Protective effect of Platycodi radix on carbon tetrachloride-induced hepatotoxicity.

The protective effects of a Platycodi radix (Changkil: CK), the root of Platycodon grandiflorum A. DC (Campanulaceae) on carbon tetrachloride (CC14)-induced hepatotoxicity and the possible mechanisms involved in this protection were investigated in mice. Pretreatment with CK prior to the administration of CC14 significantly prevented the increased serum enzymatic activities of alanine and aspartate aminotransferase in a dose-dependent manner.

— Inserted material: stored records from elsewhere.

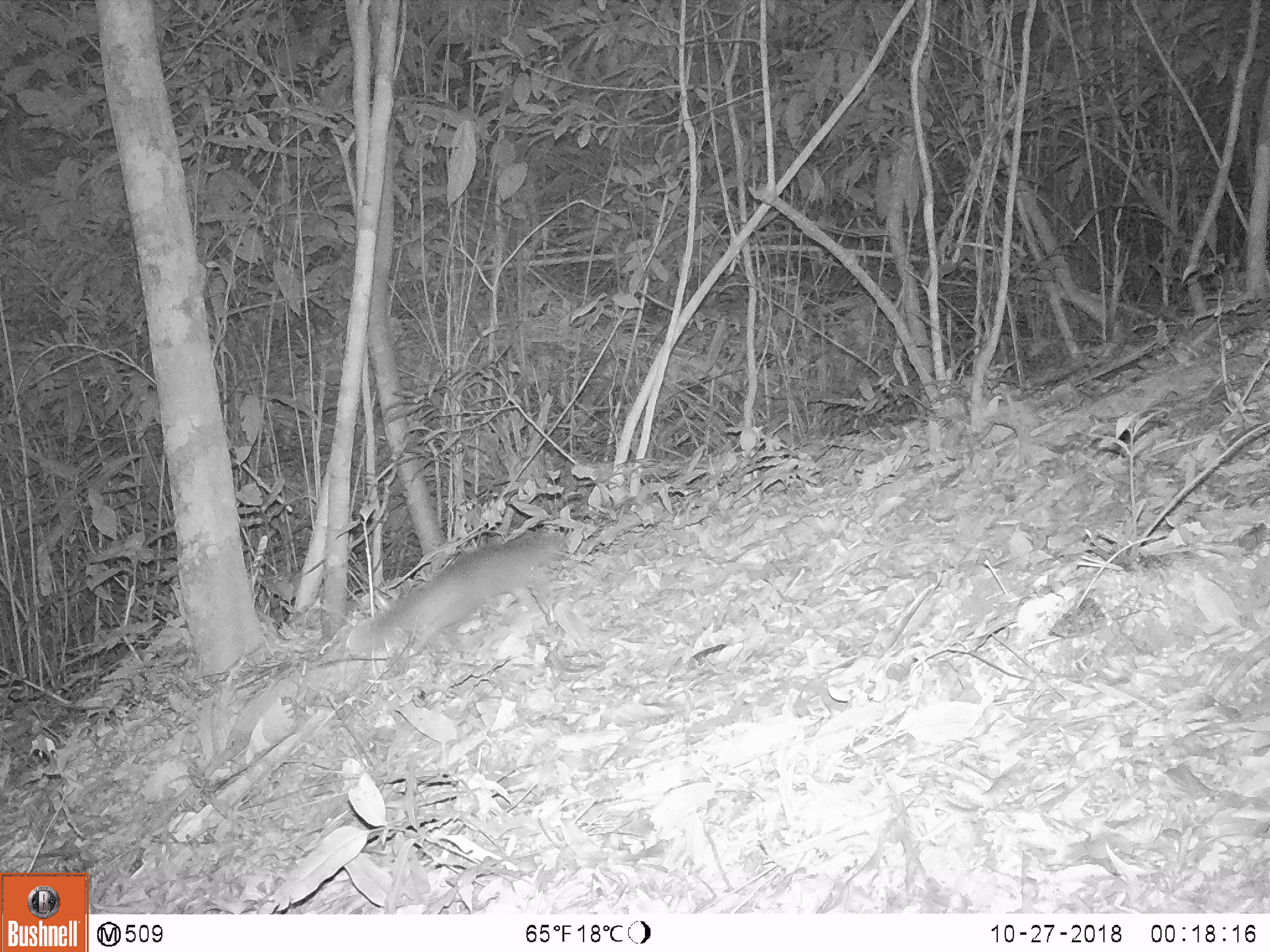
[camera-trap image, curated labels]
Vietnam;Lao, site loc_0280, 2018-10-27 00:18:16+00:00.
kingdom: Animalia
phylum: Chordata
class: Mammalia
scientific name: Mammalia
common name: mammal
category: unidentified small mammal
Unidentified small mammal (mammal) (Mammalia). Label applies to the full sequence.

In addition, pretreatment with CK also significantly prevented the elevation of hepatic malondialdehyde formation and the depletion of reduced glutathione content in the liver of CC14-intoxicated mice. However, hepatic reduced glutathione levels and glutathione S-transferase activities were not affected by treatment with CK alone. CC14-induced hepatotoxicity was also essentially prevented, as indicated by a liver histopathologic study. The effects of CK on the cytochrome P450 (P450) 2E1, the major isozyme involved in CC14 bioactivation were also investigated. Treatment of mice with CK resulted in a significant decrease of P450 2E1-dependent p-nitrophenol and aniline hydroxylation in a dose-dependent manner. CK showed antioxidant effects in FeCl2-ascorbate-induced lipid peroxidation in mice liver homogenate and in superoxide radical scavenging activity. Our results suggest that the protective effects of CK against CC14-induced hepatotoxicity possibly involve mechanisms related to its ability to block P450-mediated CC14 bioactivation and free radical scavenging effects.